BEGIN Provided material
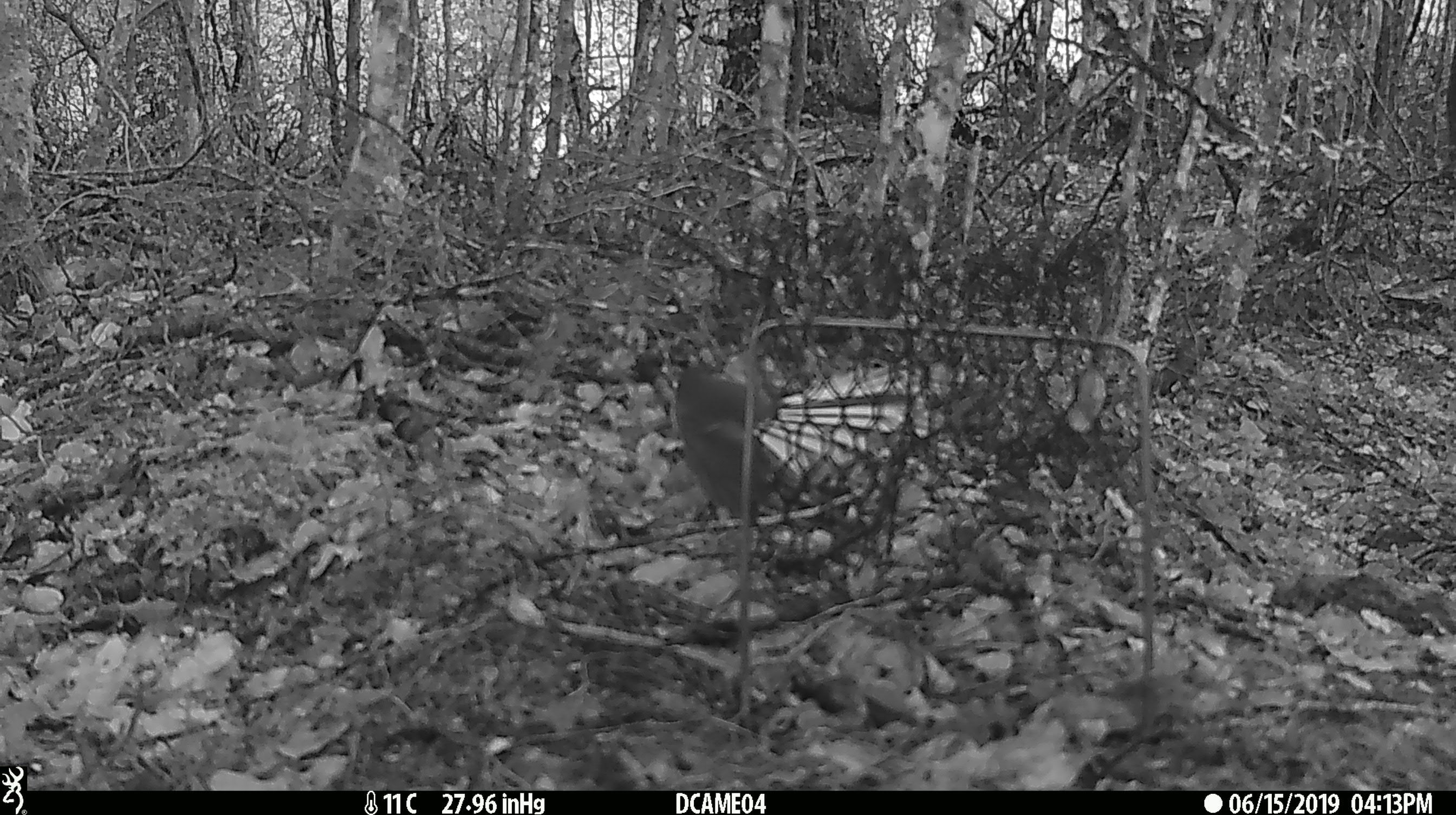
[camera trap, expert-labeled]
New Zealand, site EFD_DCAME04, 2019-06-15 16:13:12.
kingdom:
END Provided material
Leave out the pictures and set down all of the data exactly.

Solution:
[camera trap, expert-labeled]
New Zealand, site EFD_DCAME04, 2019-06-15 16:13:12.
kingdom:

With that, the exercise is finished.